Weight management is a crucial component of the prevention of type 2 diabetes. Overhauling one’s diet can be a solitary, frustrating experience; it’s no secret that maintaining new eating habits is more likely when support is in place. This is the reasoning behind weight management coaching in virtual healthcare, and namely for seniors, the Medicare Diabetes Prevention Program (MDPP).
NIH says modest weight loss bodes well for diabetes prevention
The MDPP is a program given the thumbs-up by the Centers for Disease Control and Prevention (CDC). Spread out over the course of a year, the program is structured around 16 weekly weight management coaching sessions at the outset, and then monthly sessions after that.
Informed by a study conducted by the National Institutes of Health (NIH), the program seeks to help patients shed between five and seven percent of their body weight. The NIH study showed that weight loss of that proportion lowers the risk of pre-diabetes patients developing the disease by more than 50%.
The CMS announced a proposed expansion of the MDPP over the summer, accepting comments through September. Supporters of remote weight management coaching (including the Council for Diabetes Prevention) encouraged the agency to include a telehealth platform for weight loss support in its MDPP Expanded Model.
CMS decides against covering virtual healthcare platform in MDPP
In recent telemedicine news, proponents of online MDPP coaching were met with disappointment earlier this month when the Centers for Medicare and Medicaid Services (CMS) again announced it would not provide reimbursement for such services.
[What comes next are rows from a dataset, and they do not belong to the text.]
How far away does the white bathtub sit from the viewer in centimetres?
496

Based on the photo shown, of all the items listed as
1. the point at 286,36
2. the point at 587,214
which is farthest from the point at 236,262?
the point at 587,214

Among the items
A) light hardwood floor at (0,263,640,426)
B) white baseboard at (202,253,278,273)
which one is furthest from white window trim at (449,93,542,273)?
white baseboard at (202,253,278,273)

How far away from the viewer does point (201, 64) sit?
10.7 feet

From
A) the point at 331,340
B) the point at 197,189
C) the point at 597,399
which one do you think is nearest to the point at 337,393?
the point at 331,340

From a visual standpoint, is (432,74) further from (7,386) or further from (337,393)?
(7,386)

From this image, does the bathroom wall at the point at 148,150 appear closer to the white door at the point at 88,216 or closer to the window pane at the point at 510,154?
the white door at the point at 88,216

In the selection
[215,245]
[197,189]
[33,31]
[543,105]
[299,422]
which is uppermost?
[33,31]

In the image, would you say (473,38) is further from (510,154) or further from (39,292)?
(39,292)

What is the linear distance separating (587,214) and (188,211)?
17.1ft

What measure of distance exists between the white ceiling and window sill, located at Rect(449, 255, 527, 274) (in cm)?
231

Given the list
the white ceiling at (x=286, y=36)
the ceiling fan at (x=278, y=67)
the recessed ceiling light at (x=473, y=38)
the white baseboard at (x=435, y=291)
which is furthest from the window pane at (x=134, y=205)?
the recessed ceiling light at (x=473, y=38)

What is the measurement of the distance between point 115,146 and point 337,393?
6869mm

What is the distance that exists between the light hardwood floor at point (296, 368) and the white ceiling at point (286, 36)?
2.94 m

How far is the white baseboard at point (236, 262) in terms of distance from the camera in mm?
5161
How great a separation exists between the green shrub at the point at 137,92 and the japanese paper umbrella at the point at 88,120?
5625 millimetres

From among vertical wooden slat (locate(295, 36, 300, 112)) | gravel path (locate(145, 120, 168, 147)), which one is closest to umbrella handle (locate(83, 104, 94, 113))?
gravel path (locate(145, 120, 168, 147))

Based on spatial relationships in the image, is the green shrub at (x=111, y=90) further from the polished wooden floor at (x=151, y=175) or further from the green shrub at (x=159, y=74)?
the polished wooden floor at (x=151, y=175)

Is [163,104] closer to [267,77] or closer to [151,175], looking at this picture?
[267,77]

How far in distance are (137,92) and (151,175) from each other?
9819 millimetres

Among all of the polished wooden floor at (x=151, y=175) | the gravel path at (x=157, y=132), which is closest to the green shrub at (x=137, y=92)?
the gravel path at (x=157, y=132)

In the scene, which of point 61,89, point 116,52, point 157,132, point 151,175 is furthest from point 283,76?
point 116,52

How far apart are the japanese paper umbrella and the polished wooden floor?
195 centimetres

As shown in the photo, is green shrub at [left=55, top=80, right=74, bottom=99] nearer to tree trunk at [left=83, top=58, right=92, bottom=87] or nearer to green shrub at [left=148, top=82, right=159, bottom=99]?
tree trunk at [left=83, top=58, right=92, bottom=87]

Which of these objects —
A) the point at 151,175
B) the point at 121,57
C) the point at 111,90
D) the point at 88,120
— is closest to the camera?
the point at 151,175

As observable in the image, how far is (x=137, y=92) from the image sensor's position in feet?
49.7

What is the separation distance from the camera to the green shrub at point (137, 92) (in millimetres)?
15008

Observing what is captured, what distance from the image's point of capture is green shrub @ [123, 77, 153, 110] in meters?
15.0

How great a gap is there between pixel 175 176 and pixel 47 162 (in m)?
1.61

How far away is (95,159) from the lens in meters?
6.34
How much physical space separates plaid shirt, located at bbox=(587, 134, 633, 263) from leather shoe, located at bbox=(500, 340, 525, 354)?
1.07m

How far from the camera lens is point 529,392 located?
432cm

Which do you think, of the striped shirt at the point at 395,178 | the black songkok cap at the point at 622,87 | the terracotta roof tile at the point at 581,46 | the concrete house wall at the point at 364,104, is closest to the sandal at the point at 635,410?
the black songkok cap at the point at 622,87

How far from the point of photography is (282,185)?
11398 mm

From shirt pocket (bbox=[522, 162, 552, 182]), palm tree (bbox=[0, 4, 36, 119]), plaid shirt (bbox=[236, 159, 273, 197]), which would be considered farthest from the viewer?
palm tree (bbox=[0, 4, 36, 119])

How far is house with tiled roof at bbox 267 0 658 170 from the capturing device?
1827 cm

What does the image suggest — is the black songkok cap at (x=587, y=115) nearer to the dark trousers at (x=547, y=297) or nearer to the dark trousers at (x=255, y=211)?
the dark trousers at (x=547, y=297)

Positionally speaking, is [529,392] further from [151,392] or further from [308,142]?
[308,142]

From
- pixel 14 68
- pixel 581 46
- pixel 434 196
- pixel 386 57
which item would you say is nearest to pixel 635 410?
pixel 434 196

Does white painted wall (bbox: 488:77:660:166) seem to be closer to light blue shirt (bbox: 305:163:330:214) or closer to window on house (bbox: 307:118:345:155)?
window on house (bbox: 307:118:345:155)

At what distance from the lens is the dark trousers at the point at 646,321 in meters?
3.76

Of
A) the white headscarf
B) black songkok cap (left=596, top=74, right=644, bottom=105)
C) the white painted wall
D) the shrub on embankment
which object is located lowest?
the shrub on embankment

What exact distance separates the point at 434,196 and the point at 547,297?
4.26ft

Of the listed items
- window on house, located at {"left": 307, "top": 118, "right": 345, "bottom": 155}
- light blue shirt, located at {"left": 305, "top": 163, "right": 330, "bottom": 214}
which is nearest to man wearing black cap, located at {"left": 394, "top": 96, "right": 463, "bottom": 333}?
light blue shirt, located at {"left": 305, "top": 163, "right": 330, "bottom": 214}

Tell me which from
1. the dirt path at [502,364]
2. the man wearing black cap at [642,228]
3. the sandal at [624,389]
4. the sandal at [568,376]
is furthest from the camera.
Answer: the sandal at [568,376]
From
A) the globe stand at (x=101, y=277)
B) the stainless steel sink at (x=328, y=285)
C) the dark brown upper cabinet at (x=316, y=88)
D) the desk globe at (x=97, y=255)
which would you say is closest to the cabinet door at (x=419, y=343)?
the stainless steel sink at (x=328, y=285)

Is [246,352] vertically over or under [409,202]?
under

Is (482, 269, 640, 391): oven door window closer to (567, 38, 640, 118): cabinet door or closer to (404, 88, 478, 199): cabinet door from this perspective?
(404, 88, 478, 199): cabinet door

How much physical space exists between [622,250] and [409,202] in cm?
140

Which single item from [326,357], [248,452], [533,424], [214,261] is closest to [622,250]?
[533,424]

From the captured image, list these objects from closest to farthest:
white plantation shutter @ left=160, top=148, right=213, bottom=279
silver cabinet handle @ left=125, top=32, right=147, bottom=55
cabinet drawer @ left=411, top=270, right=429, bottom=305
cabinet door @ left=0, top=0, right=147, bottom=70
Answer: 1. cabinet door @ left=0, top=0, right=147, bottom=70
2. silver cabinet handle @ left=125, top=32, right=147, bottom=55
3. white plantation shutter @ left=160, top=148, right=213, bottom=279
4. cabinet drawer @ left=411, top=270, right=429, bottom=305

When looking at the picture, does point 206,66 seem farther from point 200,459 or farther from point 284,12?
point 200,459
The agency’s core reason for the recent rejection: it feels the telehealth platform lacks the reliability to earn reimbursement potential.
The California Medical Association (CMA) wrote the CMS a letter in September making a case for telehealth services in MDPP and included this statement: “With the influx of nearly 6 million potential MDPP enrollees in California, we believe that allowing virtual MDPP services is a necessity.”
In another letter submitted that month, the Diabetes Advocacy Alliance (DAA) said about the virtual healthcare aspect of the program: “Virtual delivery of MDPP is essential for beneficiary choice as well as access –- particularly for vulnerable populations, individuals with transportation needs or those in rural areas with no access to an in-person program.”
According to Omada Health’s CEO Sean Duffy, patients living in rural, underserved areas will be the biggest losers in CMS’s declination of virtual healthcare MDPP coverage. In a piece he wrote for Morning Consult earlier in the year, he said, “Diabetes and diabetes-related treatment is one of the biggest drivers of rising healthcare costs for every payer—with Medicare spending more on treating those with the disease every year. This is particularly true in rural America, as the prevalence of diabetes and coronary heart disease is approximately 17 percent and 39 percent higher in rural areas than urban areas.”
Adam Brickman is a spokesperson for Omada Health. In response to the CMS decision that impacts virtual healthcare in MDPP, he had this to say to Politico: “Without the inclusion of virtual providers in the benefit, millions of clinically eligible Medicare beneficiaries will not have viable options to access a service which could improve their lives based solely on the zip code in which they reside.”
Self-reported weight loss frowned upon by CMS
In the past, CMS has said that telehealth programs that allow participants to report on their own weight would not be eligible for reimbursement, saying “self-reported weight loss is not reliable for the purposes of performance payment.”
“A program is a program whether it’s being delivered in person or [on a telehealth platform] –- the only difference is the delivery method,” Mary Pigatti, CEO of RetroFit and a member of that collation, as well as the working lead for the Council for Diabetes Prevention’s Digital Working Group, told mHealthIntelligence.com. She acknowledged that the CMS “has expanded coverage that will help reduce chronic diseases […] That’s great. They’re already part-way there. They just need to get all the way there.”
Telehealth coaching platform may reappear in CMMI testing
However disappointing the current “no” is to telehealth advocates, the CMS did offer some solace regarding the future. Reportedly the agency has plans to use the Centers for Medicare and Medicaid Innovation (CMMI) program to test the weight management coaching telehealth platform. So perhaps there might be telemedicine news worth celebrating for MDPP virtual healthcare supporters down the road.
The CMS reports that in 2016 Medicare spent $42 billion more on healthcare for enrollees with diabetes than it would have if they had avoided progressing to the disease stage.